What are we to interpret of Caravaggio's sensual depictions of youths – and of one adolescent in particular? It is a question that has split his commentators since he gained widespread recognition in the 1980s. The complicated past truth is that the painter was neither the homosexual hero that, for example, Derek Jarman put on screen in his twentieth-century film about the artist, nor so completely devout that, as some artistic scholars unbelievably assert, his Youth Holding Fruit is actually a likeness of Christ.
His initial works indeed offer overt sexual implications, or including propositions. It's as if the painter, then a destitute young artist, aligned with the city's prostitutes, selling himself to survive.
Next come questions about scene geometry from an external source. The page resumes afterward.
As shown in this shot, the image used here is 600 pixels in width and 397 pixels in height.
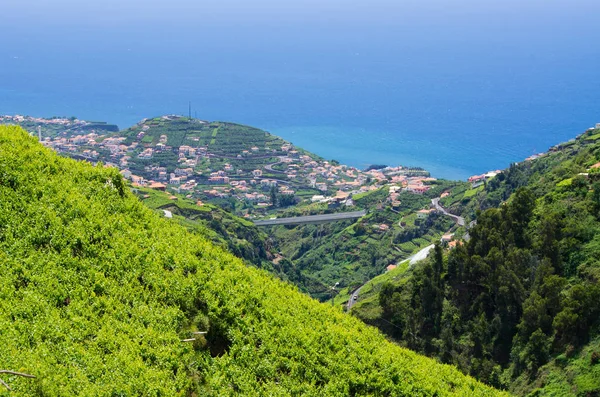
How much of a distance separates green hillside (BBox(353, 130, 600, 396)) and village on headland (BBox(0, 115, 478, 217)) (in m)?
49.6

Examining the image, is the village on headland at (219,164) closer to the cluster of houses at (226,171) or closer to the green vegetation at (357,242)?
the cluster of houses at (226,171)

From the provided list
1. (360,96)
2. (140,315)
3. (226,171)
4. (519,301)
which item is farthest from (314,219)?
(360,96)

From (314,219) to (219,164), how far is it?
114 ft

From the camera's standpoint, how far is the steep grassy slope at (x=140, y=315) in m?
7.44

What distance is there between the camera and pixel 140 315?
869cm

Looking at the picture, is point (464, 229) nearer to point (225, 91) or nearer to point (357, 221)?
point (357, 221)

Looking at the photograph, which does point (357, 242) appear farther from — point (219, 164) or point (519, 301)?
point (219, 164)

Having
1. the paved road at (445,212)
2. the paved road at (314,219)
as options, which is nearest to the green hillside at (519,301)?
the paved road at (445,212)

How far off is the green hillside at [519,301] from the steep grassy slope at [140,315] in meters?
6.71

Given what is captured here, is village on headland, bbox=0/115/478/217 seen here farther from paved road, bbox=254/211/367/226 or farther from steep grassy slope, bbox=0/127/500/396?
steep grassy slope, bbox=0/127/500/396

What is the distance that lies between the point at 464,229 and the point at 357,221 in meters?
20.7

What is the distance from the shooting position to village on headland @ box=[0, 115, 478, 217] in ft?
274

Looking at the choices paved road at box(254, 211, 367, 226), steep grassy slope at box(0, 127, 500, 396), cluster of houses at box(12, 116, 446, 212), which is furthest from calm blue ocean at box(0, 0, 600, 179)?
steep grassy slope at box(0, 127, 500, 396)

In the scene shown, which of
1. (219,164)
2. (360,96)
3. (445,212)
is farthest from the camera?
(360,96)
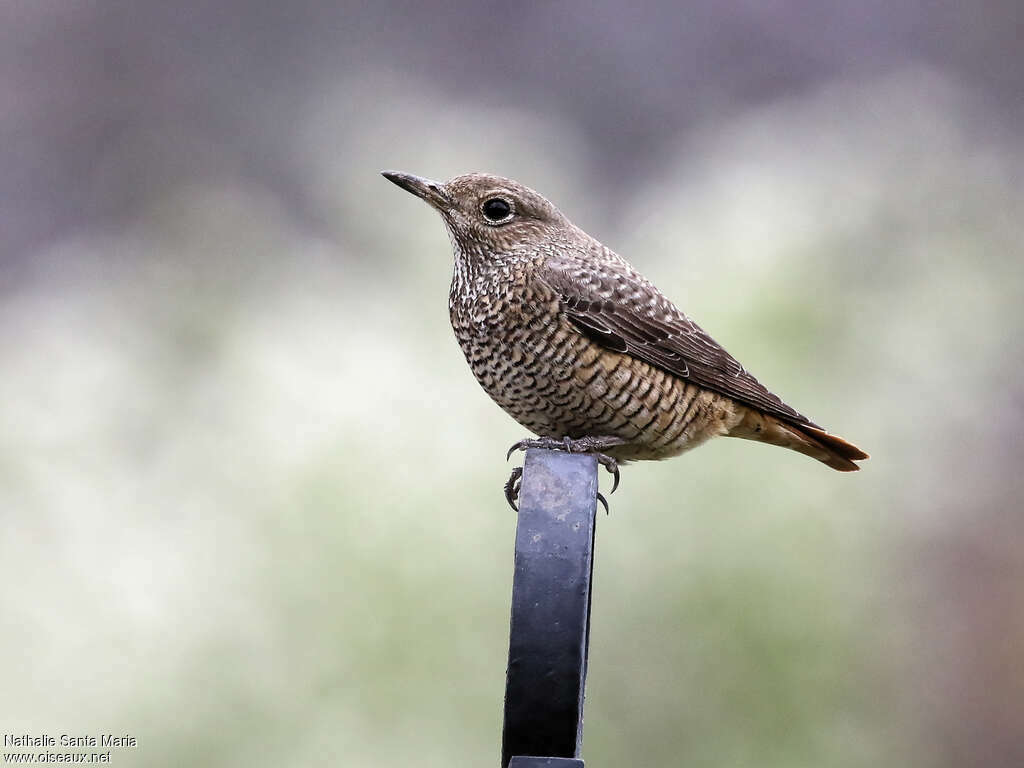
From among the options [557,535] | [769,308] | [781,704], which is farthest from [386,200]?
[557,535]

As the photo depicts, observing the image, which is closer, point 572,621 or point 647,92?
point 572,621

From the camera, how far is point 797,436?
11.8 feet

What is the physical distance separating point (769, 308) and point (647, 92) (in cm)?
224

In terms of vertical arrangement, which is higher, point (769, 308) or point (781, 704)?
point (769, 308)

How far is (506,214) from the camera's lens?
3.43 m

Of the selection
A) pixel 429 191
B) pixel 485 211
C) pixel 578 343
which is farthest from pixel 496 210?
pixel 578 343

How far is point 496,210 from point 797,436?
39.6 inches

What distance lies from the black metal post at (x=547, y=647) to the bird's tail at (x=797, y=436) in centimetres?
159

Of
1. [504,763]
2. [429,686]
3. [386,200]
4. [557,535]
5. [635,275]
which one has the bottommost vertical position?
[504,763]

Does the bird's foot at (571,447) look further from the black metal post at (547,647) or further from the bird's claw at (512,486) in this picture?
the black metal post at (547,647)

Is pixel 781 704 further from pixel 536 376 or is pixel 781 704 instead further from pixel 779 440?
pixel 536 376

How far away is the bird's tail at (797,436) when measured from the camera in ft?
11.7

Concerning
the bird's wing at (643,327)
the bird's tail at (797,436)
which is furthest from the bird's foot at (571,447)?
the bird's tail at (797,436)

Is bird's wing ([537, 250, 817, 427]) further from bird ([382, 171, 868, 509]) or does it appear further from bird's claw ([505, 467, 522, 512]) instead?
bird's claw ([505, 467, 522, 512])
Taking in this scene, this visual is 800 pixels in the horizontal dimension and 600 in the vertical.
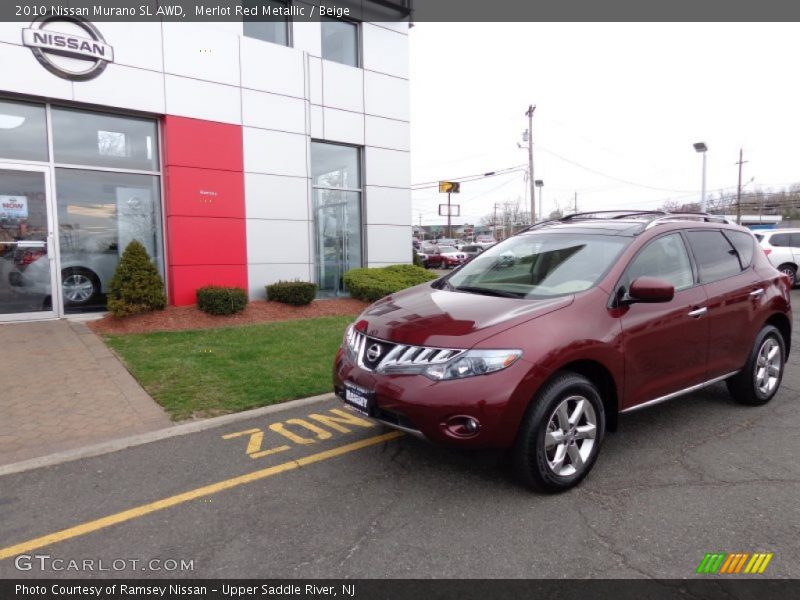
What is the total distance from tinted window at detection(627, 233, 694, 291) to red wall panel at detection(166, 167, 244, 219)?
8.64 metres

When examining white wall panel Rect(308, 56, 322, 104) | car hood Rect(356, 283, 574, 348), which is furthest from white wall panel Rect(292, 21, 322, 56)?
car hood Rect(356, 283, 574, 348)

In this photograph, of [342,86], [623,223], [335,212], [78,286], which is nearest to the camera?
[623,223]

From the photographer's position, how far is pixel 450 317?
144 inches

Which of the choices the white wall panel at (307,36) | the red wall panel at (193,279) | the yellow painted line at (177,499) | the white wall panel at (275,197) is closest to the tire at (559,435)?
the yellow painted line at (177,499)

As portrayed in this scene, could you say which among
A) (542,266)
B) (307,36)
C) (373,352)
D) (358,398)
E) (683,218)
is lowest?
(358,398)

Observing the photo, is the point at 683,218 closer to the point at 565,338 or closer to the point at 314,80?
the point at 565,338

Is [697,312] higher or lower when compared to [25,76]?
lower

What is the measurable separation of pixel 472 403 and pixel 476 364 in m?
0.23

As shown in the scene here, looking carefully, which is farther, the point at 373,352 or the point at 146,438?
the point at 146,438

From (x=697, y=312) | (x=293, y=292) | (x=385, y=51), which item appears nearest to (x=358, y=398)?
(x=697, y=312)

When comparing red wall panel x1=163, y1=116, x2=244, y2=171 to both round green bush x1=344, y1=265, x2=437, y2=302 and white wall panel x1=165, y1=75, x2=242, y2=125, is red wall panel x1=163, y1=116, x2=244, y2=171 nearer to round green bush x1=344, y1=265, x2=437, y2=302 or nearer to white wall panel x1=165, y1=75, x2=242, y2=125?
white wall panel x1=165, y1=75, x2=242, y2=125

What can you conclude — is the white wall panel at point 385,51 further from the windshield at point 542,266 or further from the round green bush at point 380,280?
the windshield at point 542,266

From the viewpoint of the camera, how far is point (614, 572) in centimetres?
275

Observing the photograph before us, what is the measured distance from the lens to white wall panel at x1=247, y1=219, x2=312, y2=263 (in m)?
11.4
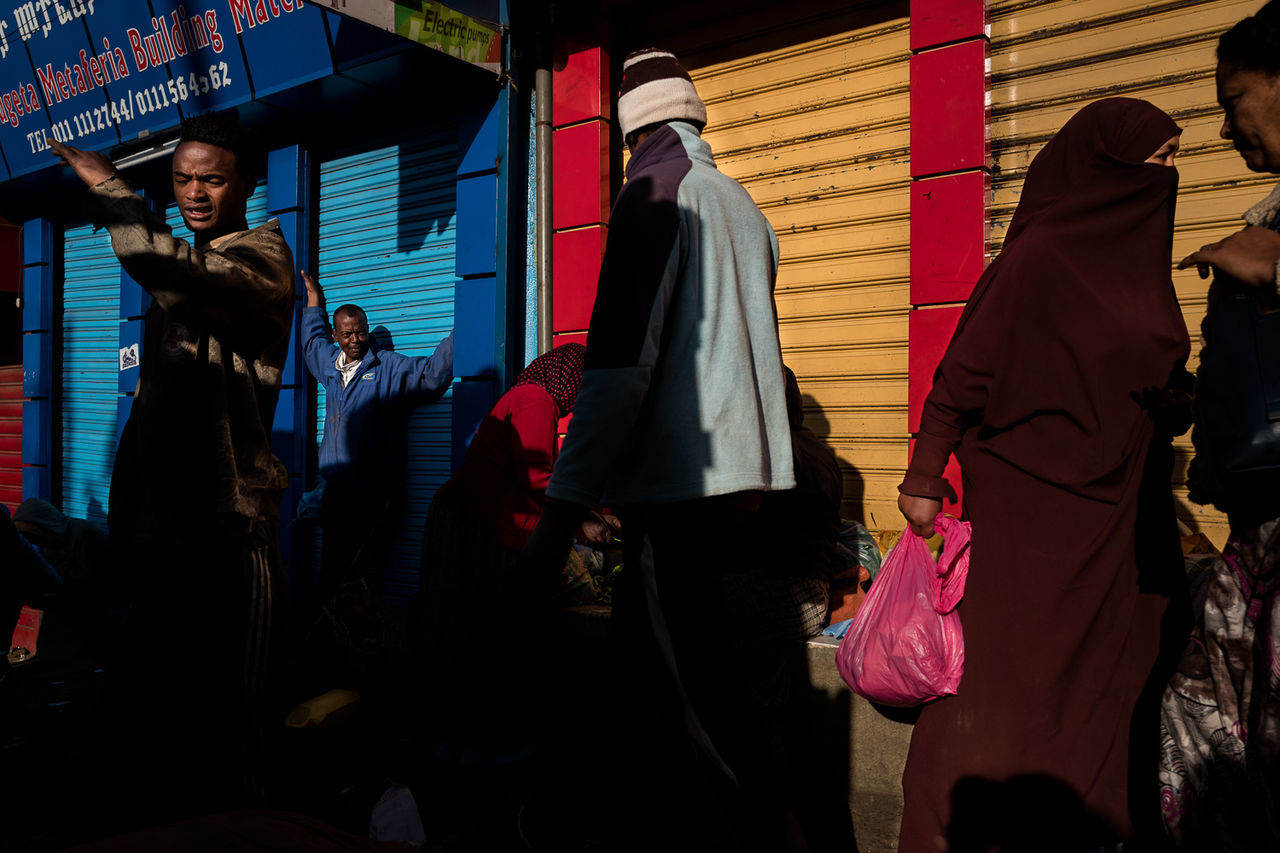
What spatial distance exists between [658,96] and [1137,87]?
3036mm

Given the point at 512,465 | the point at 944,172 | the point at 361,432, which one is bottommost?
the point at 512,465

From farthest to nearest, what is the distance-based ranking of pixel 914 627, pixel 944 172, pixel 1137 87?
1. pixel 944 172
2. pixel 1137 87
3. pixel 914 627

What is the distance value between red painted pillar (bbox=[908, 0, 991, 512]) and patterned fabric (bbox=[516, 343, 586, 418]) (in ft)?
5.84

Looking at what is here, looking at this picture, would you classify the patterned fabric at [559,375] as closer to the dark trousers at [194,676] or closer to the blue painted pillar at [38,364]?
the dark trousers at [194,676]

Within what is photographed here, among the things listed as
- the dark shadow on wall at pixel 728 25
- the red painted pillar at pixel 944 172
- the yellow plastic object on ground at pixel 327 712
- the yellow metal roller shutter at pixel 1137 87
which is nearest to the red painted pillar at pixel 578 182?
the dark shadow on wall at pixel 728 25

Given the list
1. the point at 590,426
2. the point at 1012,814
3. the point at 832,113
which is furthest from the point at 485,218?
the point at 1012,814

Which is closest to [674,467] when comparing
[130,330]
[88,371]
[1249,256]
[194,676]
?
[1249,256]

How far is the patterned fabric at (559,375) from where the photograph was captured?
12.7 ft

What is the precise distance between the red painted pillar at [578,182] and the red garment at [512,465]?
202 cm

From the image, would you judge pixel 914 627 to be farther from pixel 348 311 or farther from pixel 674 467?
pixel 348 311

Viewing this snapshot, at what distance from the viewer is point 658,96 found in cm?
229

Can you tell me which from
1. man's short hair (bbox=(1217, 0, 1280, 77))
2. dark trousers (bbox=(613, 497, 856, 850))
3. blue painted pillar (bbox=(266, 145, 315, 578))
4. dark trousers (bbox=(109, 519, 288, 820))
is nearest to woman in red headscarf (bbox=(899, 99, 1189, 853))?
man's short hair (bbox=(1217, 0, 1280, 77))

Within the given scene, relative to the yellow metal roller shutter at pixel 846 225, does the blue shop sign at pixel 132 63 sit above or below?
above

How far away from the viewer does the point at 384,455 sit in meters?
6.60
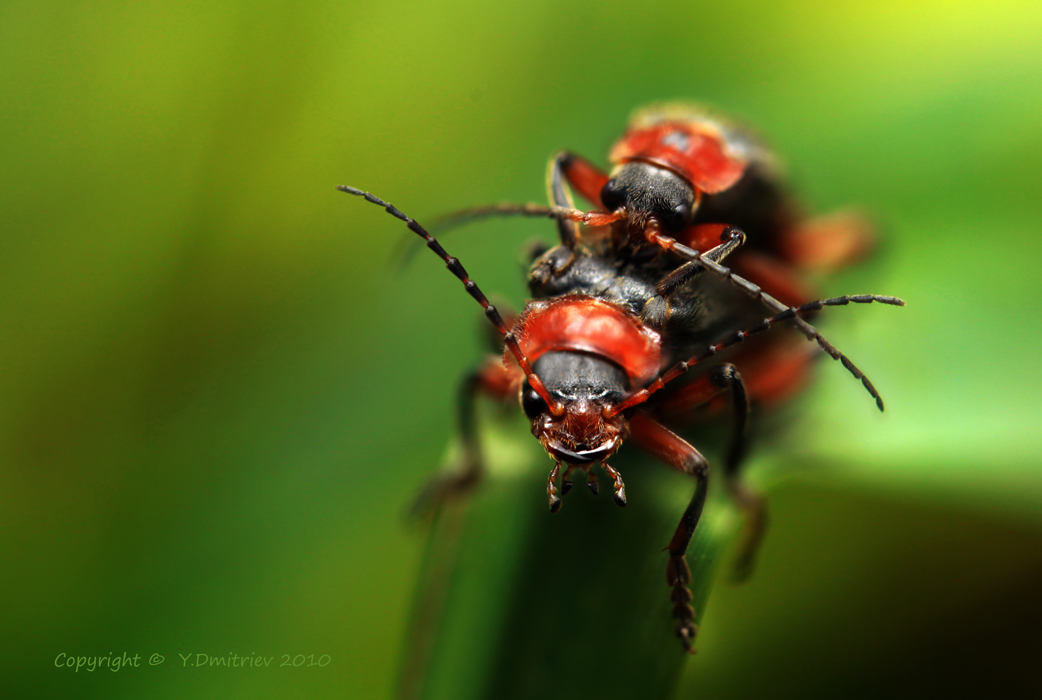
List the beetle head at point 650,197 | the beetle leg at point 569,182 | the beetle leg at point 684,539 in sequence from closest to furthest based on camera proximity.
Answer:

In the Florentine gallery, with this thought in consideration, observers might look to another early creation, the sixteenth-century masterwork Bacchus, in which the deity of alcohol gazes coolly at the spectator as he begins to undo the black ribbon of his garment.
A few years following Bacchus, what could have motivated Caravaggio to paint Victorious Cupid for the art patron the nobleman, when he was finally becoming nearly established with important church commissions? This profane non-Christian god revives the erotic provocations of his early paintings but in a increasingly intense, uneasy manner. Fifty years afterwards, its hidden meaning seemed clear: it was a portrait of the painter's companion. A English visitor saw the painting in about the mid-seventeenth century and was told its figure has "the physique and countenance of [Caravaggio's|his] owne boy or assistant that slept with him". The identity of this boy was Francesco.
The painter had been dead for about 40 years when this account was documented.